Récord en denuncias de corrupción

PANAMÁ. Los 100 días de Martinelli serán recordados por las denuncias de corrupción presentadas contra funcionarios del gobierno del ex ...

PANAMÁ. Los 100 días de Martinelli serán recordados por las denuncias de corrupción presentadas contra funcionarios del gobierno del ex presidente Martín Torrijos, especialmente por la detención del ex ministro de Educación, Belgis Castro.

En un hecho sin precedentes en la historia panameña, las autoridades judiciales iniciaron una investigación contra dos ex ministros del gobierno PRD, Salvador Rodríguez y Belgis Castro por malos manejos en fondos de los contratos para la remoción de fibra de vidrio en varios planteles educativos del país.

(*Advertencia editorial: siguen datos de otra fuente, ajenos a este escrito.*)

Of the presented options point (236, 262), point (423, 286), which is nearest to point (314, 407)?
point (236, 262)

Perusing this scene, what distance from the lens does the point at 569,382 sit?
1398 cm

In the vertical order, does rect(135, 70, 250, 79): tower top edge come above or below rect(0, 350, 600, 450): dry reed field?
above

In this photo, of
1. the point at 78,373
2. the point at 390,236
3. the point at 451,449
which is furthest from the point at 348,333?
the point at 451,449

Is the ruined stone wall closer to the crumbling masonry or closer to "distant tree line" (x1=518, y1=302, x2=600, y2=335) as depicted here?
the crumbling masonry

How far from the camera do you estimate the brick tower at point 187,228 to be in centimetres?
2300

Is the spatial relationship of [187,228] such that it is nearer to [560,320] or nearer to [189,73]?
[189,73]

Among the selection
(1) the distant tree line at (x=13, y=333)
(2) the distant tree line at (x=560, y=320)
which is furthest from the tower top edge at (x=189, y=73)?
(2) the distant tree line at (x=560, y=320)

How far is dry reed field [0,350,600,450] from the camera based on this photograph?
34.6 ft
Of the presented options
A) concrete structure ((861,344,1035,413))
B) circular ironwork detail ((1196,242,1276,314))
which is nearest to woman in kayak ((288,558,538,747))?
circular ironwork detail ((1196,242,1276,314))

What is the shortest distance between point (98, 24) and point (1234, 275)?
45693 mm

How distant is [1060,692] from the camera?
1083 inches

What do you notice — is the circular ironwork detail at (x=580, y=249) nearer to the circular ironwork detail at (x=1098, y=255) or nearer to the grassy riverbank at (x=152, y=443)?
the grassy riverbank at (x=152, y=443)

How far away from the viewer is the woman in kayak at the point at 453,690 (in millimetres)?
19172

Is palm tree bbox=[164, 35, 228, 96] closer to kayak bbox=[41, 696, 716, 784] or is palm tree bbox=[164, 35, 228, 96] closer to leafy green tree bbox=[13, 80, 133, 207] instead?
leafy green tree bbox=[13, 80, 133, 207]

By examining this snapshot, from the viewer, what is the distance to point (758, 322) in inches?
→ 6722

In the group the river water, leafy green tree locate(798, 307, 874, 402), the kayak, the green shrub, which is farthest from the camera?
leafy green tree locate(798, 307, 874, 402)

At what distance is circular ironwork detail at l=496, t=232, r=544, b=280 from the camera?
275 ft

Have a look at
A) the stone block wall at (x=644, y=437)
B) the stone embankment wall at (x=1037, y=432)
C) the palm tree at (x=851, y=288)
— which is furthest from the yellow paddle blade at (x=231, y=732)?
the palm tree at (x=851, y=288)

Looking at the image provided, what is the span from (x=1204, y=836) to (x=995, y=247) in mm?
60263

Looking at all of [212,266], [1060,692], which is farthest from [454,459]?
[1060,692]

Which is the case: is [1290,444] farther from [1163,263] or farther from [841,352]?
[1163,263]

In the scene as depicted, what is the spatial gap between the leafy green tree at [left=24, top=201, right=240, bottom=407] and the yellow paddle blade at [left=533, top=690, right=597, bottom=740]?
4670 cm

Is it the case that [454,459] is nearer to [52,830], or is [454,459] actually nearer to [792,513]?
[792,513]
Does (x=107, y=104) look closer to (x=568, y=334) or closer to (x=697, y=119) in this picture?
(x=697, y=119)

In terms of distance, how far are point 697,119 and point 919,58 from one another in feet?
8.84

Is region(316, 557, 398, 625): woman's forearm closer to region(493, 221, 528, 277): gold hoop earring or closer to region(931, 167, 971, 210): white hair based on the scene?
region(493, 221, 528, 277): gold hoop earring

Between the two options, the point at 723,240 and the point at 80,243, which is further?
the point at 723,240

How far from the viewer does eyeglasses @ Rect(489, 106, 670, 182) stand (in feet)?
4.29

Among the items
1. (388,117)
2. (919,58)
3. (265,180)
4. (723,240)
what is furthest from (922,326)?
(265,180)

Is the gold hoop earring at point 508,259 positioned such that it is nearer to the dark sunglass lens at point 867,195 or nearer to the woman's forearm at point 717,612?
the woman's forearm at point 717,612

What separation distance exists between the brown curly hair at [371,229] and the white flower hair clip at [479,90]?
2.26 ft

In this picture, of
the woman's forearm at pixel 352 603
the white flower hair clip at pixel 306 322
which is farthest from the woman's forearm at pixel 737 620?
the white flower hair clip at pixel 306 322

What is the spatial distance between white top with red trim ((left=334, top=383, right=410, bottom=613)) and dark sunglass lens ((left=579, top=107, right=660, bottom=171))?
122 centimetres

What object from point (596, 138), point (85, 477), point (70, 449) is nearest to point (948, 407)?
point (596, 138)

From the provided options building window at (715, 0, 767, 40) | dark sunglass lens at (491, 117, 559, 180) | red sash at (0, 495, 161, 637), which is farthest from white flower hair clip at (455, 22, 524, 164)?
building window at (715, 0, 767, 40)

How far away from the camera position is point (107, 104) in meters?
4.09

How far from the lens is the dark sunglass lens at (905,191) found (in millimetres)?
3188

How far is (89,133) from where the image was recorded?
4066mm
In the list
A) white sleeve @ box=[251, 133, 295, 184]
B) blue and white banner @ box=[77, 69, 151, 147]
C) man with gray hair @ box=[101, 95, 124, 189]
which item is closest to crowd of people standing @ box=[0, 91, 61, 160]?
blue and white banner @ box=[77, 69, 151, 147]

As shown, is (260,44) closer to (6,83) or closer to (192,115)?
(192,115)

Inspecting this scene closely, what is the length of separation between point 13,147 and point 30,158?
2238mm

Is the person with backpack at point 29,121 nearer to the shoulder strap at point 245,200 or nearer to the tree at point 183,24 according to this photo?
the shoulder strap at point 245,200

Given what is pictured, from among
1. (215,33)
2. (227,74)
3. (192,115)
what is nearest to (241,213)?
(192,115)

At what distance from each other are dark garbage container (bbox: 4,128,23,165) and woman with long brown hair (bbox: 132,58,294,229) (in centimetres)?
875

Sin contar el escándalo desatado por el desfalco de 2.7 millones de dólares al programa Red de Oportunidades del Ministerio de Desarrollo. Y las denuncias contra el ex presidente PRD, Ernesto Pérez Balladares, por las concesiones otorgadas durante su administración a los casinos. El ex presidente acusó al gobierno de “persecución política” en su contra.

La figura del zar anticorrupción Fernando Núñez Fábrega ha emergido como el estandarte del gobierno al momento de presentar estas querellas que hasta ahora han marcado un récord: 275 denuncias desde el 1 de julio. Según datos de la Fiscalía Anticorrupción, perjuicios que podrían significar millones para el Estado panameño.

La lista incluye denuncias por la compra de mochilas en el Ministerio de Educación, por medicamentos vencidos encontrados en los depósitos de la Caja de Seguro Social, por falsificación de medicamentos, por un contingente de cebollas putrefactas del programa Compita en Coclé, quejas por una sala oculta en la oficina del presidente de la Comisión de Credenciales de la Asamblea Nacional, creada por el ex diputado PRD, Pedro Miguel González. Y aunque argumentó que se trataba de un lugar para descansar entre sesión y sesión. La suspicacia aumentó cuando González aseguró que la escena fue montada por algunos diputados oficialistas.

Para el sociólogo Marcos Gandásegui esto forma parte de una tradición “hacer teatros y al final todos se olvidan”. Afirma que al final “es el pueblo quien debe velar porque estos actos sean castigados”.